The singer now has two full-lengths — 2020's Billie Ave. and 2022's Intertwine — and her singles are often bonafide radio hits that amass millions of views. Last year's kiss-off anthem "Lullaby" hit No. 8 on our list of top 100 songs of 2022 — and has reached more than seven million streams on Spotify. Moffet is becoming a certified hit-maker.


Desiree Dawson

The singer from White Rock, B.C., took home the Searchlight grand prize in 2016, and dropped her debut EP, Wild Heart, the following year — and performed it for CBC Music for the release.

Dawson didn't put much during out the next few years, and when the pandemic hit, she felt the need to reconnect with the world and moved her life into an RV to travel around B.C. and write her music. "Whenever I go somewhere, I have my whole home with me and then I show up on these beautiful places on the land that inspire me so deeply to rest," Dawson told CBC. "And then once I'm resting, all of the songs and the melodies, the lyrics — it all just kind of starts to come up."
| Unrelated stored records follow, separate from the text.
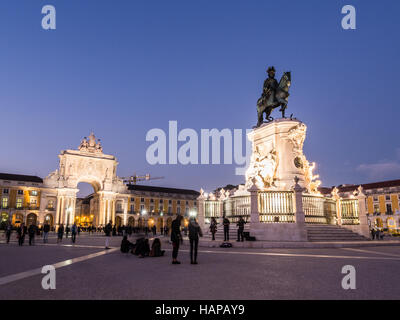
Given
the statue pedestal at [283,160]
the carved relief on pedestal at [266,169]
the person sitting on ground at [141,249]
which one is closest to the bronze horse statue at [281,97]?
the statue pedestal at [283,160]

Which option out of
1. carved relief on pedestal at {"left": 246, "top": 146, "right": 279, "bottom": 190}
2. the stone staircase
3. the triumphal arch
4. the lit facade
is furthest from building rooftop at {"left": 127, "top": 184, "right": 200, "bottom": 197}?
the stone staircase

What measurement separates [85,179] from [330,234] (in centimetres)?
5971

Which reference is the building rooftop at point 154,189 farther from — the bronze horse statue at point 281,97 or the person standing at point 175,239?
the person standing at point 175,239

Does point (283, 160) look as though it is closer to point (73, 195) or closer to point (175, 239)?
point (175, 239)

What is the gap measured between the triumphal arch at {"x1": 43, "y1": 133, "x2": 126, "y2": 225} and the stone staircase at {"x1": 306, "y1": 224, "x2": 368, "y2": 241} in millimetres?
55035

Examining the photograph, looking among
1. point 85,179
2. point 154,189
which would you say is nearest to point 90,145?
point 85,179

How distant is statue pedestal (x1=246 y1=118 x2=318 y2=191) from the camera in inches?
706

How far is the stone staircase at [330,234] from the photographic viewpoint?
15594 millimetres

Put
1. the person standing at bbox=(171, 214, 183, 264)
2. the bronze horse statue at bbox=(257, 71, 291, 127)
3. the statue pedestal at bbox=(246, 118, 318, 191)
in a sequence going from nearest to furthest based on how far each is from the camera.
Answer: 1. the person standing at bbox=(171, 214, 183, 264)
2. the statue pedestal at bbox=(246, 118, 318, 191)
3. the bronze horse statue at bbox=(257, 71, 291, 127)

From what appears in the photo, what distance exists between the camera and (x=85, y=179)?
214ft

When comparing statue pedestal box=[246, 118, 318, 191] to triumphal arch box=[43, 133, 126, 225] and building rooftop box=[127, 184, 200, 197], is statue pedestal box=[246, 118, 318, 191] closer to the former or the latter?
triumphal arch box=[43, 133, 126, 225]

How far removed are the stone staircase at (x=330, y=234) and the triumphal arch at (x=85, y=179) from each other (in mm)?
55035
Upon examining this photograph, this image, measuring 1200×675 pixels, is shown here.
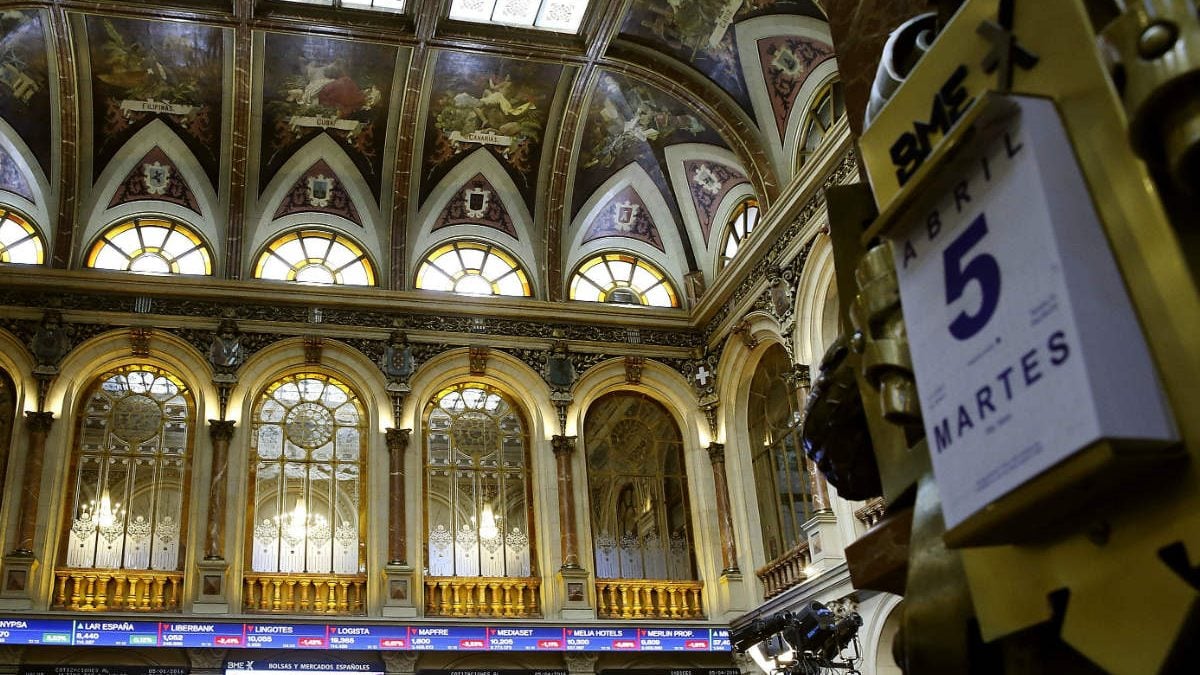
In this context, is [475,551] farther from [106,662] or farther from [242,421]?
[106,662]

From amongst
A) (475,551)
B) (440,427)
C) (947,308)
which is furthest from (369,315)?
(947,308)

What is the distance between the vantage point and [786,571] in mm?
15016

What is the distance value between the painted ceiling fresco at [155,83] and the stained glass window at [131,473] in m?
3.37

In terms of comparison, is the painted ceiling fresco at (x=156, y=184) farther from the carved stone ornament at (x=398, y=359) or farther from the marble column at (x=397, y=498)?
the marble column at (x=397, y=498)

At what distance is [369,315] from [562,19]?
5.19 m

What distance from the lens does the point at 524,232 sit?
17969mm

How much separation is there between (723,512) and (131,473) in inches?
328

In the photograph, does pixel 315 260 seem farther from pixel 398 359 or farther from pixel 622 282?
pixel 622 282

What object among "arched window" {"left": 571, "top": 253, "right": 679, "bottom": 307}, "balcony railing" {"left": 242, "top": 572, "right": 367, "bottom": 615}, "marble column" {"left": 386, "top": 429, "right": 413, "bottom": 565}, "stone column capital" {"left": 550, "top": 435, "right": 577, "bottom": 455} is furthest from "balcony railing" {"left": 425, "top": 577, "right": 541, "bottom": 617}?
"arched window" {"left": 571, "top": 253, "right": 679, "bottom": 307}

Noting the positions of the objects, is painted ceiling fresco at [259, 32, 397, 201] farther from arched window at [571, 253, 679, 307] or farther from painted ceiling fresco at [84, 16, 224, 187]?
arched window at [571, 253, 679, 307]

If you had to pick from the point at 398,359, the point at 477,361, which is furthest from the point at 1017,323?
the point at 477,361

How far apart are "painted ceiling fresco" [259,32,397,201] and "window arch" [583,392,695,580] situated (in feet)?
17.2

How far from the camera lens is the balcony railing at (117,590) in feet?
46.4

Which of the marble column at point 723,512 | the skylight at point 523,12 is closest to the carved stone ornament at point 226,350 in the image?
the skylight at point 523,12
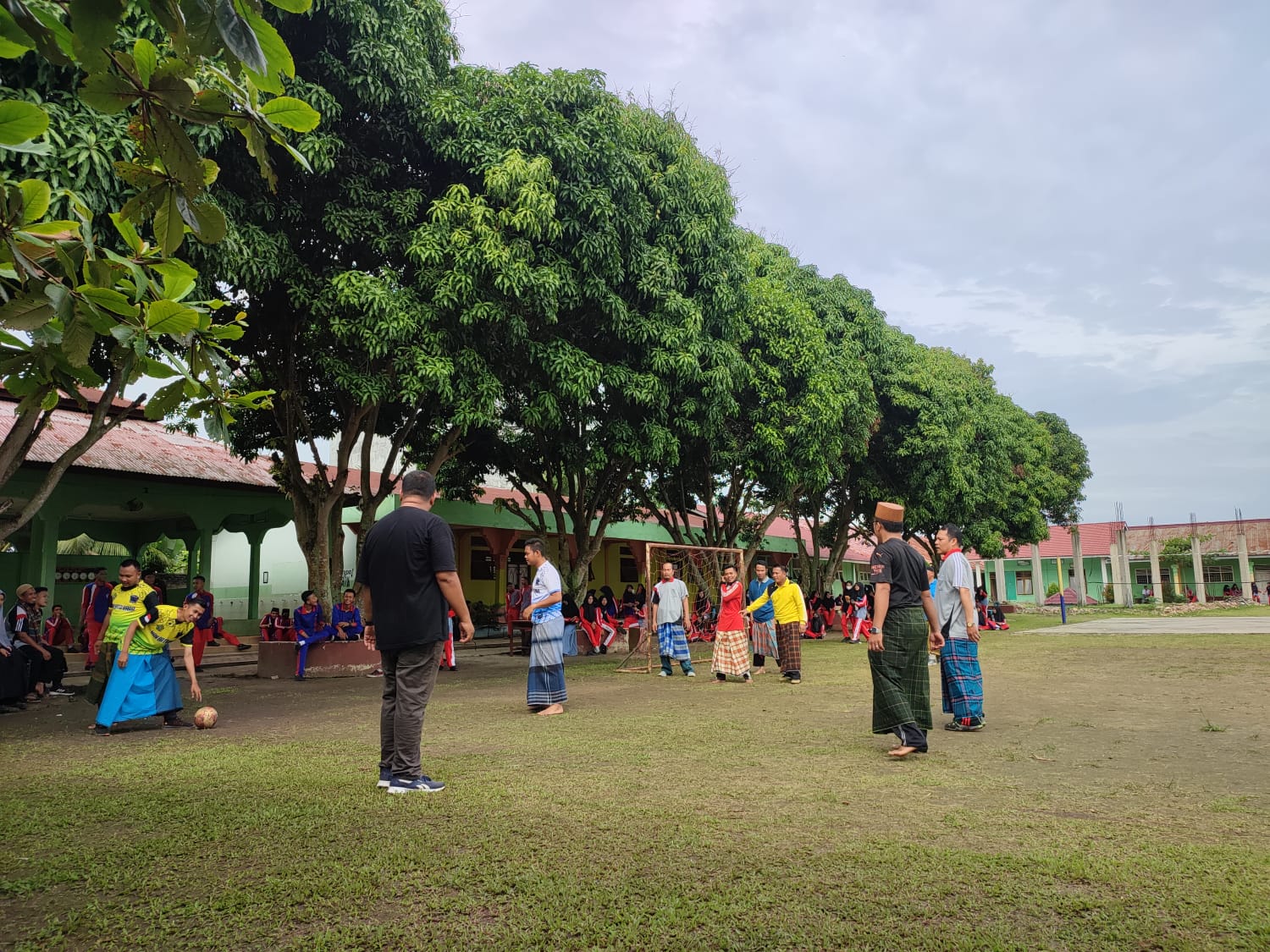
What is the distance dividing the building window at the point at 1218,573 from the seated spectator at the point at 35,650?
54721mm

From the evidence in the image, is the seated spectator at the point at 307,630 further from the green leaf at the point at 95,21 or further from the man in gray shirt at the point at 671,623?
the green leaf at the point at 95,21

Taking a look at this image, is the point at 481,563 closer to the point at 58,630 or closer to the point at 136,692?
the point at 58,630

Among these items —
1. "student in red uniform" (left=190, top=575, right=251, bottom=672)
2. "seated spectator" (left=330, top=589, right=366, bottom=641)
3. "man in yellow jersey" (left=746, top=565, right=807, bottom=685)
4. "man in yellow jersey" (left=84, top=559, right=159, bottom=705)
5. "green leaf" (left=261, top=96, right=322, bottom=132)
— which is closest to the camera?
"green leaf" (left=261, top=96, right=322, bottom=132)

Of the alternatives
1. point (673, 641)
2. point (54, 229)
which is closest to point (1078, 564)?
point (673, 641)

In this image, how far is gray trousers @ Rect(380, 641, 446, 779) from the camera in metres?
5.04

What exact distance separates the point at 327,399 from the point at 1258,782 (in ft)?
44.6

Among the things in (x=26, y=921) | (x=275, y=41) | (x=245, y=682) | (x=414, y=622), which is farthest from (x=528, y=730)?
(x=245, y=682)

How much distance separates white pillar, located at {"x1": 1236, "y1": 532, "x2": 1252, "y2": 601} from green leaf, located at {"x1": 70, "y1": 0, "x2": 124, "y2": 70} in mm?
51032

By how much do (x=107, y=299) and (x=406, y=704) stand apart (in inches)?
133

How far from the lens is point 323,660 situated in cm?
1340

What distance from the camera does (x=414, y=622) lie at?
5129 millimetres

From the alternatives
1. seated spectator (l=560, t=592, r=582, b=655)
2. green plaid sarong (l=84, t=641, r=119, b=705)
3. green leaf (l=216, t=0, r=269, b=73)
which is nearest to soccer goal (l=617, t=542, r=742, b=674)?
seated spectator (l=560, t=592, r=582, b=655)

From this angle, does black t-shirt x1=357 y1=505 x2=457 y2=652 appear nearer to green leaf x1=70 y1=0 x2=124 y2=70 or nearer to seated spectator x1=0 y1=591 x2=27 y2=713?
green leaf x1=70 y1=0 x2=124 y2=70

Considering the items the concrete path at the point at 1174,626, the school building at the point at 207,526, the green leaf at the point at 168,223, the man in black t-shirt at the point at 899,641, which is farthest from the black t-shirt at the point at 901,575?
the concrete path at the point at 1174,626
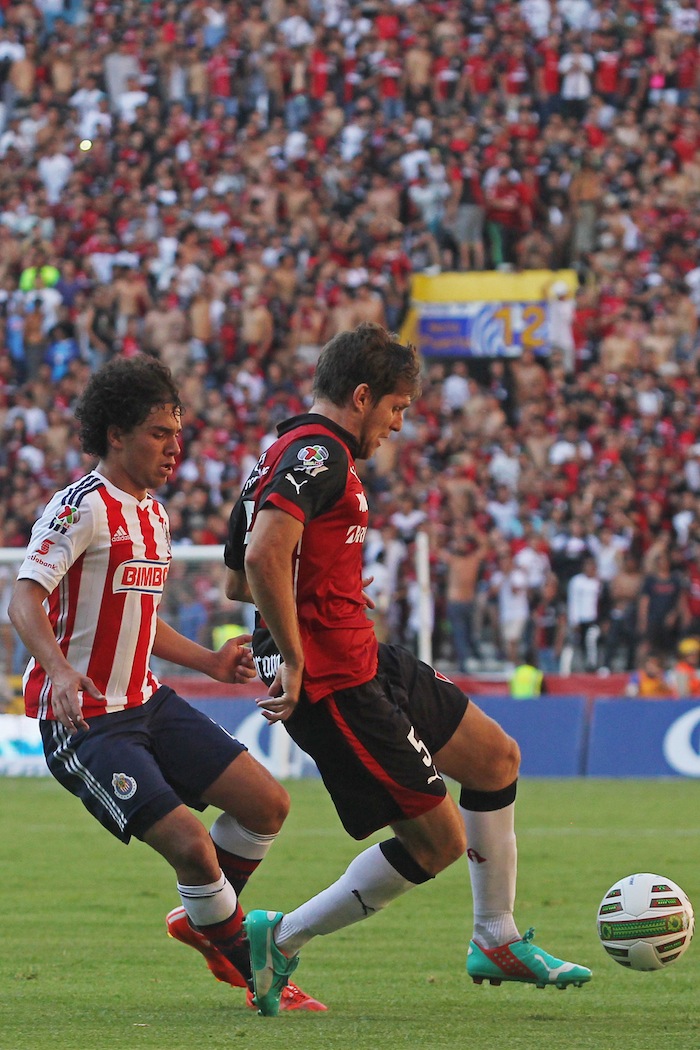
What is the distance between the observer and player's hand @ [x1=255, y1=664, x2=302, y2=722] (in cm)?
538

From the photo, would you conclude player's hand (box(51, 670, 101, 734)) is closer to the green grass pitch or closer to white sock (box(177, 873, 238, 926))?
white sock (box(177, 873, 238, 926))

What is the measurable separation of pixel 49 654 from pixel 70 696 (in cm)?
19

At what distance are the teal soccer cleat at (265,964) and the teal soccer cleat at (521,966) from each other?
2.29 feet

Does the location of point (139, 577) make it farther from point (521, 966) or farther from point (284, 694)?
point (521, 966)

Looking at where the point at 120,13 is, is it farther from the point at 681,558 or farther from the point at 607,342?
the point at 681,558

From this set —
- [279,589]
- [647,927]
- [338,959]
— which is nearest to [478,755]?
[647,927]

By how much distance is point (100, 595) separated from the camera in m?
5.94

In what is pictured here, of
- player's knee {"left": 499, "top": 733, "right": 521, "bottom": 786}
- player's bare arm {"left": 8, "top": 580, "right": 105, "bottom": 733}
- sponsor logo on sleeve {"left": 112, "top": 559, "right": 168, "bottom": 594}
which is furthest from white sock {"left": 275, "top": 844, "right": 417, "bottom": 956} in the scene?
sponsor logo on sleeve {"left": 112, "top": 559, "right": 168, "bottom": 594}

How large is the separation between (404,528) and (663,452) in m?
3.58

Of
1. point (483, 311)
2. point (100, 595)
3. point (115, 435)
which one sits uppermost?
point (483, 311)

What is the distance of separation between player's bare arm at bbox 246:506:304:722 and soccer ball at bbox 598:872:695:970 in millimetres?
1617

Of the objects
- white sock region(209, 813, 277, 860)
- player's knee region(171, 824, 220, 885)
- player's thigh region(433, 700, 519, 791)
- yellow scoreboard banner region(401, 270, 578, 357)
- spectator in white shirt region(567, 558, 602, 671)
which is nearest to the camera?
player's knee region(171, 824, 220, 885)

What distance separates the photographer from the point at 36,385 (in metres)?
24.3

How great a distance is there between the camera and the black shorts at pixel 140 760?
18.6 feet
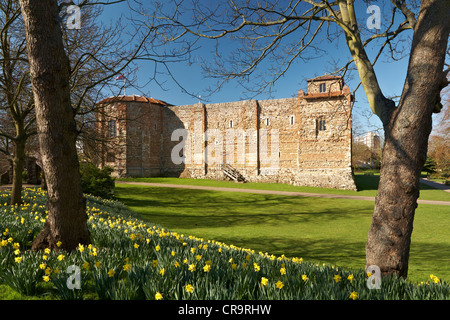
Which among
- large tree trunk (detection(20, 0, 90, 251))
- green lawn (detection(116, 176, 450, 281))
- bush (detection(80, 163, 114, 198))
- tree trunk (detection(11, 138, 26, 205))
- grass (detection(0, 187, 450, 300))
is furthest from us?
bush (detection(80, 163, 114, 198))

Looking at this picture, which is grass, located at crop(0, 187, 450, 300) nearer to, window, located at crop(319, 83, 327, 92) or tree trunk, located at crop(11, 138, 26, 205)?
tree trunk, located at crop(11, 138, 26, 205)

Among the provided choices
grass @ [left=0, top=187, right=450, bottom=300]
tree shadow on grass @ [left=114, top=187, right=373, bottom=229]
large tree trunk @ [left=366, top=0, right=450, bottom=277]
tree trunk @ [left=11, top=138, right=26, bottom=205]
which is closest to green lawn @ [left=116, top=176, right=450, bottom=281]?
tree shadow on grass @ [left=114, top=187, right=373, bottom=229]

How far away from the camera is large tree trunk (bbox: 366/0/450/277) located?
3139 mm

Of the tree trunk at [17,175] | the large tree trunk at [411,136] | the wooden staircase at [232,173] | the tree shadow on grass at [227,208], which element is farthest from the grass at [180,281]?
the wooden staircase at [232,173]

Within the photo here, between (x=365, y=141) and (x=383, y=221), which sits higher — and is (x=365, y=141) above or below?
above

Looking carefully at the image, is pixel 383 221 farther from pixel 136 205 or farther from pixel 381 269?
pixel 136 205

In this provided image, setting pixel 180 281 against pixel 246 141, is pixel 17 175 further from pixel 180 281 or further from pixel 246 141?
pixel 246 141

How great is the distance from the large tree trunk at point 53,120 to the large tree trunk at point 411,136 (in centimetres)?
397

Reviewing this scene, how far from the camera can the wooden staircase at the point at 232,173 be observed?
3097cm

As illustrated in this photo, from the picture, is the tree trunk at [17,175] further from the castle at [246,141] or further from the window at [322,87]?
the window at [322,87]

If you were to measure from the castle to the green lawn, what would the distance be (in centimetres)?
843

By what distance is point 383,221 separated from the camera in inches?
128
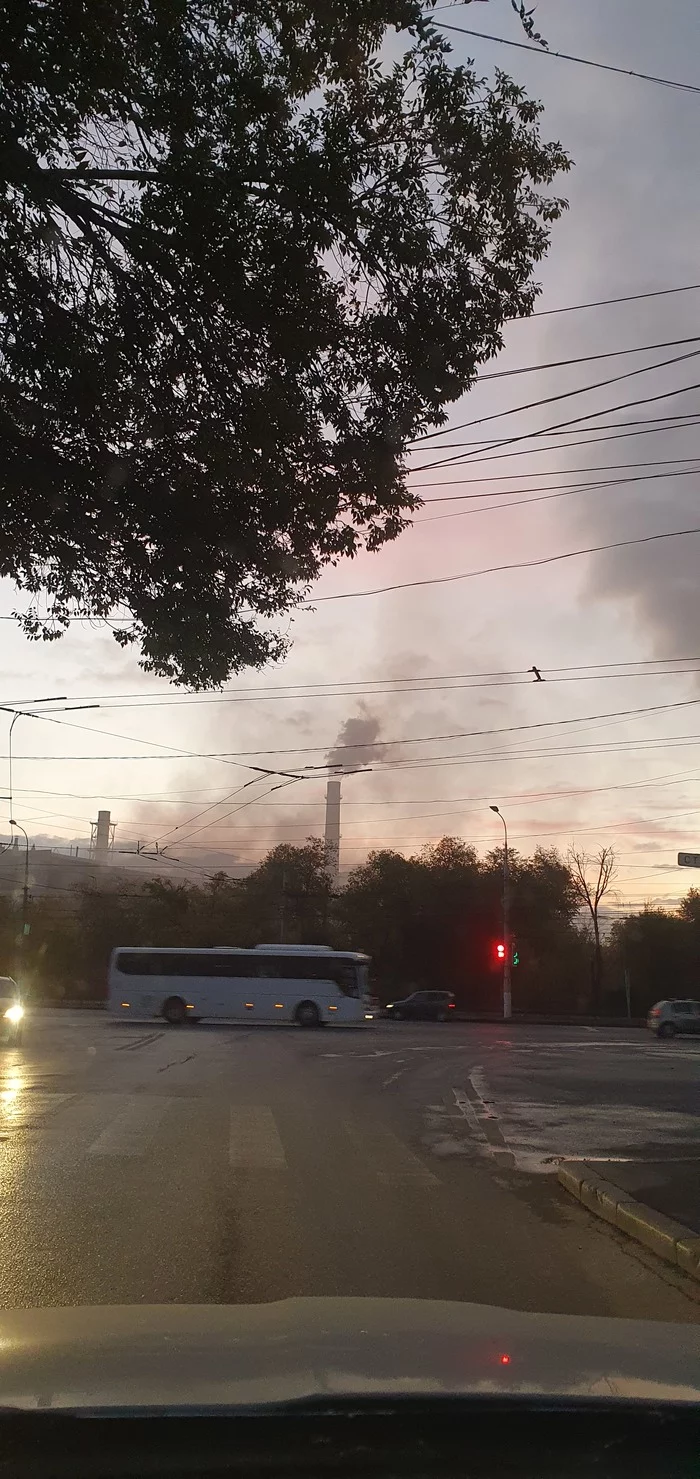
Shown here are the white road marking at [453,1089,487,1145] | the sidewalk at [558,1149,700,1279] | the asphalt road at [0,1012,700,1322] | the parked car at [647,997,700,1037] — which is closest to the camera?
the asphalt road at [0,1012,700,1322]

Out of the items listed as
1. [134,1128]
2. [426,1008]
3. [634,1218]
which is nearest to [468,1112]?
[134,1128]

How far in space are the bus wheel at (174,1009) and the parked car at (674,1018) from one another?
57.0 feet

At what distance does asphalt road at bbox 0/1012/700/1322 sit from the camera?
223 inches

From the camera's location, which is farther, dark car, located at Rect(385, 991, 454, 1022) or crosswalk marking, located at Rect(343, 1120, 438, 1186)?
dark car, located at Rect(385, 991, 454, 1022)

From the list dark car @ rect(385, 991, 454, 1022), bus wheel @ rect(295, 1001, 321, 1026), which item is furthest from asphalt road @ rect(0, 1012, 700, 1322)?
dark car @ rect(385, 991, 454, 1022)

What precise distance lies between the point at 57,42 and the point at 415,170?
2.73 meters

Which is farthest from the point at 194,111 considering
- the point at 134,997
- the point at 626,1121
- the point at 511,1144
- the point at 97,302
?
the point at 134,997

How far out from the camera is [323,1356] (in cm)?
293

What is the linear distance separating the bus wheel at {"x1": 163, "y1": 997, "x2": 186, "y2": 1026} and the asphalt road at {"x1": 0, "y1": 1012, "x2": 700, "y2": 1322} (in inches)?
750

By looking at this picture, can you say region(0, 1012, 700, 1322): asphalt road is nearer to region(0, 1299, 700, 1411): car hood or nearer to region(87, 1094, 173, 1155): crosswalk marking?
region(87, 1094, 173, 1155): crosswalk marking

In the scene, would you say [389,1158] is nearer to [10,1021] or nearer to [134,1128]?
[134,1128]

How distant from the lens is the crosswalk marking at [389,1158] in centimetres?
890

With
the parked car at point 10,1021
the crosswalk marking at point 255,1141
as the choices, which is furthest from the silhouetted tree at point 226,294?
the parked car at point 10,1021

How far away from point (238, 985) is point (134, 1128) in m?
27.4
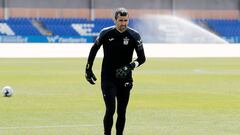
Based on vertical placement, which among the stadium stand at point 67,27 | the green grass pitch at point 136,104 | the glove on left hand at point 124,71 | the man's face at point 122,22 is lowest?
the stadium stand at point 67,27

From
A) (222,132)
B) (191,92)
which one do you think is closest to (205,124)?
(222,132)

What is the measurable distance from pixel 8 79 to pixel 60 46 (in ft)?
64.3

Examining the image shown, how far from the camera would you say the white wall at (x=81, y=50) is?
143 feet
That rest and writing resulted in a beautiful followup EP, 2021's Meet You at the Light, which garnered Dawson her first Juno nomination. That same year, her video for the album's title track won best music video at South by Southwest. 


Tafari Anthony

Tafari Anthony was Toronto's regional finalist in Searchlight 2016 (a category that no longer exists), and his fingerprints can be found all over that city's music scene. As a producer, writer and performer, Anthony has worked with Tanika Charles and the Fretless, and recently on Priyanka's "Bad Bitches Don't Cry." 

Anthony released his own debut EP shortly after placing so high in Searchlight, and his single "Know Better" was one of CBC Music's top songs of 2016. He then took some time away from releasing his own music, and returned in 2020 with the EP They Way You See Me — which went on to get the singer his first Juno nomination.